* Passage to read:
▶

3 min read
Start with the symptom, not the panic
A cash squeeze almost always has a single dominant cause hiding behind several smaller ones. Before you chase an overdraft or a finance facility, spend an hour pinning down why the bank balance is tighter than your profit suggests it should be. A company can be genuinely profitable and still run out of cash because profit is an accounting measure and cash is a timing measure.
Work the six areas below in order. Each has a quick test you can run from your management accounts or bank feed. Stop when you find a cause that explains most of the gap — fix that first, then re-check before moving on.

◀

* Actions to take:
1. Retype part of the cash-squeeze text, beginning at the words "Work the six" and stopping after "before moving on.".
2. Shorten the paragraph of the cash-squeeze text that opens "A cash squeeze almost always", keeping its main facts.
3. Carry on the cash-squeeze text from its last sentence.
The records have no connection to the cash-squeeze text.

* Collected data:
▶

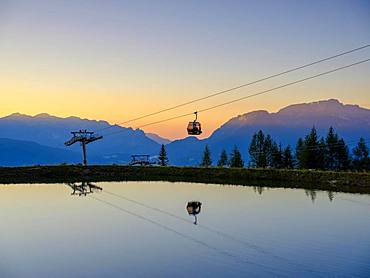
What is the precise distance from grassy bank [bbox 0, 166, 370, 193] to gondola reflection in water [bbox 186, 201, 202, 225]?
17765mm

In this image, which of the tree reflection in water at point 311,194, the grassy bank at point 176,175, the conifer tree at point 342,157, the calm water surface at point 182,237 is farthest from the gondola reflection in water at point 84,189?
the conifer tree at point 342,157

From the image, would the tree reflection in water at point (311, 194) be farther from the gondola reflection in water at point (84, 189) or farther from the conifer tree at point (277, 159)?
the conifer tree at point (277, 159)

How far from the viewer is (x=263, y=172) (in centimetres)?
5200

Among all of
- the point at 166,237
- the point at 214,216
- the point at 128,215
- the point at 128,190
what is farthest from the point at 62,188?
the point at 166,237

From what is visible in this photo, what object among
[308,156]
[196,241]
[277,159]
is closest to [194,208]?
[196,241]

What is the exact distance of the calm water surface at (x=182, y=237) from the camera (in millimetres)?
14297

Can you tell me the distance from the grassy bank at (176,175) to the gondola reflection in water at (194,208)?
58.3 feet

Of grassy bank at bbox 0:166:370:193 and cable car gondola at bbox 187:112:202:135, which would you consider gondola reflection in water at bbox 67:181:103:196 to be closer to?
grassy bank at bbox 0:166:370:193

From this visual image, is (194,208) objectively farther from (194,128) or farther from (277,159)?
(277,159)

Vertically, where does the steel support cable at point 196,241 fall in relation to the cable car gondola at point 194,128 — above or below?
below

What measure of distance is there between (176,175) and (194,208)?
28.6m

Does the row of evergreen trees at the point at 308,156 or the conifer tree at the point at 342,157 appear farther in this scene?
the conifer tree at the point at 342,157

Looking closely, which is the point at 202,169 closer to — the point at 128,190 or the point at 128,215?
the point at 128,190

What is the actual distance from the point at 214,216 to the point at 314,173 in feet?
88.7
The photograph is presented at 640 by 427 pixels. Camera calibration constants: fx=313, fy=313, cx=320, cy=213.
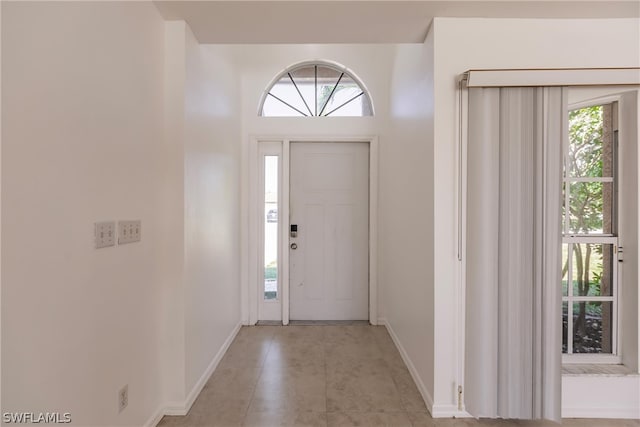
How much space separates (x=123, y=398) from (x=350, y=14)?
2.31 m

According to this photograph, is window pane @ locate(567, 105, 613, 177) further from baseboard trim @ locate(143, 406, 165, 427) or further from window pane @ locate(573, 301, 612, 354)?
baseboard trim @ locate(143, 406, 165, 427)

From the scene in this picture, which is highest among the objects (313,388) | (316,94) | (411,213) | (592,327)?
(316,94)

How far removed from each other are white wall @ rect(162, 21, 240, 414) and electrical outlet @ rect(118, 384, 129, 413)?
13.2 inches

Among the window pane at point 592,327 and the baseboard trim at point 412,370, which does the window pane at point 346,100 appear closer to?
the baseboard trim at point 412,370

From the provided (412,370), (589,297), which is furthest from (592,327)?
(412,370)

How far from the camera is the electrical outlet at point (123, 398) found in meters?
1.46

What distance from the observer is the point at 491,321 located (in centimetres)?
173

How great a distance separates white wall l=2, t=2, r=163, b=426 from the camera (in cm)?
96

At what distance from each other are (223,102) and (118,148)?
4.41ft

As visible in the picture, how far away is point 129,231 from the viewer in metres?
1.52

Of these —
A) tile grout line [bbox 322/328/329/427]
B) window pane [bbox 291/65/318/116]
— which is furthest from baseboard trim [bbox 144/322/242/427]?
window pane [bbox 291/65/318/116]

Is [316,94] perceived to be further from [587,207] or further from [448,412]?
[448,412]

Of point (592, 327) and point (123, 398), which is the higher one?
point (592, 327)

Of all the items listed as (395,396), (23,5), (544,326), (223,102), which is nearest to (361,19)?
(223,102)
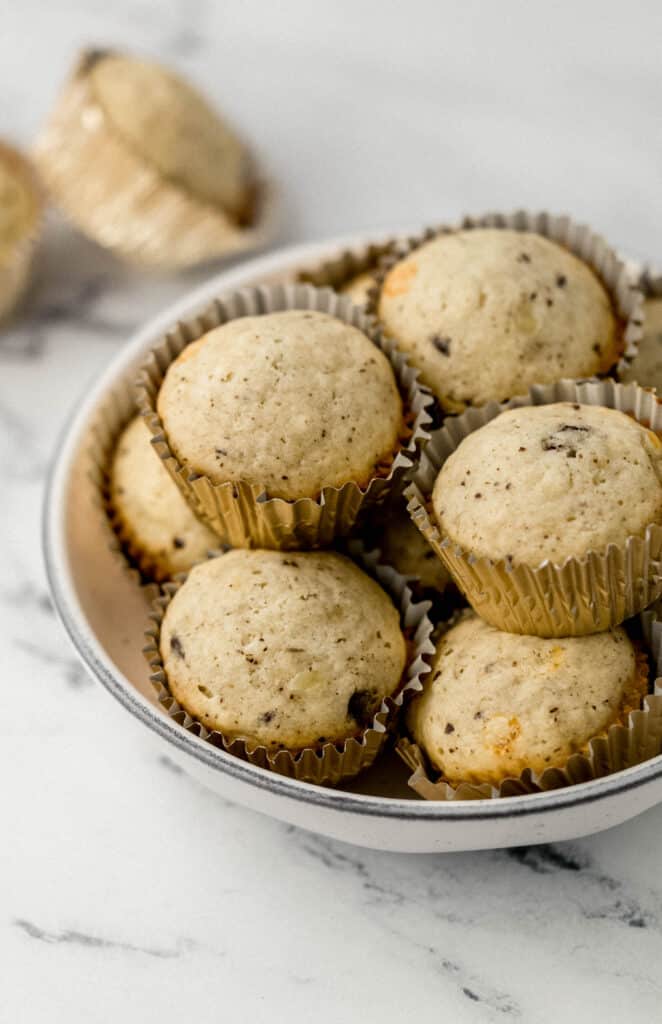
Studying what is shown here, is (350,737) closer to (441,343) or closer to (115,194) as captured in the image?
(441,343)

◀

* Solved tasks:
1.
Work the six areas below in order. Each has a quick test you can run from your management accounts or bank feed. Stop when you find a cause that explains most of the gap — fix that first, then re-check before moving on.

2. A cash squeeze usually has one dominant cause behind several smaller ones. Before seeking an overdraft or finance facility, spend an hour finding why the bank balance is tighter than profit suggests. A profitable company can still run out of cash, since profit is an accounting measure and cash a timing measure.

3.
The six-point diagnostic
| Check | Quick test | Likely fix |
|---|---|---|
| 1. Debtors | Average days to get paid vs your terms | Tighten credit control; invoice on delivery, not month-end |
| 2. Creditors | Are you paying suppliers faster than customers pay you? | Re-negotiate supplier terms |
| 3. Stock | Months of stock sitting idle | Clear slow lines; order to demand, not habit |
| 4. Tax | VAT/PAYE/CT due dates landing in clusters | Ring-fence tax in a separate account |
| 5. Drawings | Dividends/director loans vs retained profit | Set a sustainable drawings rule |
| 6. Growth drain | Sales rising but cash falling | Fund the working-capital gap, don't starve it |
Build a 13-week rolling forecast
The single most useful tool in a squeeze is a short-horizon forecast. Thirteen weeks is long enough to see the next VAT bill and quarter-end, short enough to keep accurate. List every expected receipt and payment by week, week by week, and carry the closing balance forward.
- Open with today's actual bank balance.
- Add receipts in the week you'll actually be paid, not the week you invoice.
- List fixed costs (payroll, rent, loan repayments) on their real dates.
- Add tax payments on their statutory due dates.
- Flag any week the balance goes negative — that's your action date.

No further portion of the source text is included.